• **What the task asks**: Using the word "will" as the filter, copy each matching line from the records.

(Saved data entries)
------------------------------------------------

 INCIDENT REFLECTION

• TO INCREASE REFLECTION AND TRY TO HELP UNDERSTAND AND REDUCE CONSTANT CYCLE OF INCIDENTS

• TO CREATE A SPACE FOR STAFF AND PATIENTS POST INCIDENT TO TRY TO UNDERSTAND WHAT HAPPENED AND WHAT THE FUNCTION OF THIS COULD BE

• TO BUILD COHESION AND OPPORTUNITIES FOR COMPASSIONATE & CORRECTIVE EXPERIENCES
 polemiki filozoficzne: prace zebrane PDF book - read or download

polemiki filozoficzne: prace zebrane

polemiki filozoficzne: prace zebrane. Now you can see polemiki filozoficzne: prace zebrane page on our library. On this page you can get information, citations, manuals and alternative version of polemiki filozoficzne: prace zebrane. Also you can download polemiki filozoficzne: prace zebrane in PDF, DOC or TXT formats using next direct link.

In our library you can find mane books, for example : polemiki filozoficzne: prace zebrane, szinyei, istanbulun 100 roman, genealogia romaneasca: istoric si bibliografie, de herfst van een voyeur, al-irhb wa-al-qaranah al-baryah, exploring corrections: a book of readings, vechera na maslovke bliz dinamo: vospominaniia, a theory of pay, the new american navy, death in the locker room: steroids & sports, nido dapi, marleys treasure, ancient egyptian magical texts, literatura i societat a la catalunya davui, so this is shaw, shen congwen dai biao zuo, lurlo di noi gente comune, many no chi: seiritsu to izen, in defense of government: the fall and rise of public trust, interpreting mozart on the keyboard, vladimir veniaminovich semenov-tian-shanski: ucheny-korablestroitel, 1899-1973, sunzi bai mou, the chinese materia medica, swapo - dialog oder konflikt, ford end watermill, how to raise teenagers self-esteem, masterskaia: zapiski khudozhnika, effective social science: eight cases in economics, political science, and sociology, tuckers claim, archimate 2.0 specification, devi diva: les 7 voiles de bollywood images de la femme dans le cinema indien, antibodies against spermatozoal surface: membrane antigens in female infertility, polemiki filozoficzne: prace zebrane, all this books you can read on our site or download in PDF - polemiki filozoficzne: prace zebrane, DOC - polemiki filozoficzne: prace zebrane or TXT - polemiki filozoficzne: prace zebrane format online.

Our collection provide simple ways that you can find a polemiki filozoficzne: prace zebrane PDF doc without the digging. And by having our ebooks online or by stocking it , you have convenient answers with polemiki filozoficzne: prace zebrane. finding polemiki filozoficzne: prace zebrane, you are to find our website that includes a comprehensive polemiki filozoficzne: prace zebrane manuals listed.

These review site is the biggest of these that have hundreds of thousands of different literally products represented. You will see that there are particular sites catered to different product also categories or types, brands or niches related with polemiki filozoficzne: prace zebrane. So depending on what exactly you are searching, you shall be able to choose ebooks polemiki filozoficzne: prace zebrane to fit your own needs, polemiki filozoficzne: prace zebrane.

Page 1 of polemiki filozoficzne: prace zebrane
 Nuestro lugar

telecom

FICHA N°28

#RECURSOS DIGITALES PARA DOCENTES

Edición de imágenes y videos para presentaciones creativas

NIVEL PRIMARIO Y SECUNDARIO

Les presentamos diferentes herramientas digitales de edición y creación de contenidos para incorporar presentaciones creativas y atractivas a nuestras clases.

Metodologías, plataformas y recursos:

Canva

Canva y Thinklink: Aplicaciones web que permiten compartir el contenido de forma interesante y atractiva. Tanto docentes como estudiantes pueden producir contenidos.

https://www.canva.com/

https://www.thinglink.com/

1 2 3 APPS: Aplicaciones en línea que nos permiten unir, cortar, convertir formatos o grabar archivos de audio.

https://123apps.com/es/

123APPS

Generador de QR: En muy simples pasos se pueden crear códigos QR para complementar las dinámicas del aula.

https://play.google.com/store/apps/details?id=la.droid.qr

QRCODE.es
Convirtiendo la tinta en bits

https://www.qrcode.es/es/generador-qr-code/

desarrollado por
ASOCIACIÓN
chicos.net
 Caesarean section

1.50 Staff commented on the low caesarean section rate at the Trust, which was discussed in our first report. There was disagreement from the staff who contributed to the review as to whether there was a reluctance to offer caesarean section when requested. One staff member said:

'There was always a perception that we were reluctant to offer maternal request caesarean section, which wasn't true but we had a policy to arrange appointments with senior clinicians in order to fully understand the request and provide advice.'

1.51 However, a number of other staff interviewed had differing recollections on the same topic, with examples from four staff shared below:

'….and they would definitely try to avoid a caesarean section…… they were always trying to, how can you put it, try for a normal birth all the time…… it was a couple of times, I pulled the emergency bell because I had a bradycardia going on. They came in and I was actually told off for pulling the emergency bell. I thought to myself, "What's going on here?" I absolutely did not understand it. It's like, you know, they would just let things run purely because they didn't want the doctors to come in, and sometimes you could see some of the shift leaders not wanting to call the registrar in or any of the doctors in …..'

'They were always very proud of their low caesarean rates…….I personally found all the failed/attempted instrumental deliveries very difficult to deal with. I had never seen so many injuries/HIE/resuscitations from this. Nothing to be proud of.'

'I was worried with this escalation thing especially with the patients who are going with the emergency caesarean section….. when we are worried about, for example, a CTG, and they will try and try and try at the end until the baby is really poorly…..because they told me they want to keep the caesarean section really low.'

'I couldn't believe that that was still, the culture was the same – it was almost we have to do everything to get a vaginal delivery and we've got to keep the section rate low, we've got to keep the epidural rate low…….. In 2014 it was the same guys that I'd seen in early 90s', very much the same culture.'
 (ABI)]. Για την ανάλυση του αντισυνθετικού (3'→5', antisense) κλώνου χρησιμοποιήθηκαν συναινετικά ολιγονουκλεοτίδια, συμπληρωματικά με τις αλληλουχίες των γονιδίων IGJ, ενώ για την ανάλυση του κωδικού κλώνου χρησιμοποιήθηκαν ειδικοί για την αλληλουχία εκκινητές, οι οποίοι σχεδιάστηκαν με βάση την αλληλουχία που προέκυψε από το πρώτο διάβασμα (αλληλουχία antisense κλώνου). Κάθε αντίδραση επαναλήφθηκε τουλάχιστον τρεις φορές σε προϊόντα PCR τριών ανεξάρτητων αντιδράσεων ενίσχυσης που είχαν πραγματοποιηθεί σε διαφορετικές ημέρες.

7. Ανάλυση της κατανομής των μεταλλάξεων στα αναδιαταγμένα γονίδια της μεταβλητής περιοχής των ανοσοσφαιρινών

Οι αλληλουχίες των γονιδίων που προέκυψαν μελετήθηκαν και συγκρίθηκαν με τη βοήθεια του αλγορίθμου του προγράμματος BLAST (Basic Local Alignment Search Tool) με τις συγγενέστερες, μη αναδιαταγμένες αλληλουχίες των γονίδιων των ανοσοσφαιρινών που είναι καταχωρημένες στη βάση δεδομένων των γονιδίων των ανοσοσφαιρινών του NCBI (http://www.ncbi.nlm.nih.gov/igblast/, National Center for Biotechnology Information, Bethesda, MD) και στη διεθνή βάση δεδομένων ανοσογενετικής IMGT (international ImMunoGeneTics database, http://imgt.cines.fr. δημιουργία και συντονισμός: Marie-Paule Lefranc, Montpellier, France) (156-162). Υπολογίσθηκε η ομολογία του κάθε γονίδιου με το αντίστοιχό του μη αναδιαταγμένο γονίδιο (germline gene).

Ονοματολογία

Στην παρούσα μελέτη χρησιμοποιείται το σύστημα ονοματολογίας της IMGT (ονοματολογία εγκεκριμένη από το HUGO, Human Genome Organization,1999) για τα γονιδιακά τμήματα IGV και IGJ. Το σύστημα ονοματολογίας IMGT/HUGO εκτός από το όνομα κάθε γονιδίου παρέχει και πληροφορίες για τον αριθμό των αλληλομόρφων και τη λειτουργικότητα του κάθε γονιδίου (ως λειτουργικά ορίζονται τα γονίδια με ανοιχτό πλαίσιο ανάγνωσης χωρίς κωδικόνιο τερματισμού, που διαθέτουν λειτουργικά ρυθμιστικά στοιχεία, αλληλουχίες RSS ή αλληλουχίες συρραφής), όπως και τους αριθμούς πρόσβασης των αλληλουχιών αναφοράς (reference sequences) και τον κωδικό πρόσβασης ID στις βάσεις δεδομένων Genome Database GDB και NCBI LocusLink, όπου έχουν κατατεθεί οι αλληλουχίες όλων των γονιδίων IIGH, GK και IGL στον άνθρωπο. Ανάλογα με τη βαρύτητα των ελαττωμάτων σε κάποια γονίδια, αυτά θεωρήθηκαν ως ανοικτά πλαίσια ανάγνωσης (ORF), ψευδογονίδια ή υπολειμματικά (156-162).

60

------------------------------------------------

• **Answer**:
These review site is the biggest of these that have hundreds of thousands of different literally products represented. You will see that there are particular sites catered to different product also categories or types, brands or niches related with polemiki filozoficzne: prace zebrane. So depending on what exactly you are searching, you shall be able to choose ebooks polemiki filozoficzne: prace zebrane to fit your own needs, polemiki filozoficzne: prace zebrane.
'I was worried with this escalation thing especially with the patients who are going with the emergency caesarean section….. when we are worried about, for example, a CTG, and they will try and try and try at the end until the baby is really poorly…..because they told me they want to keep the caesarean section really low.'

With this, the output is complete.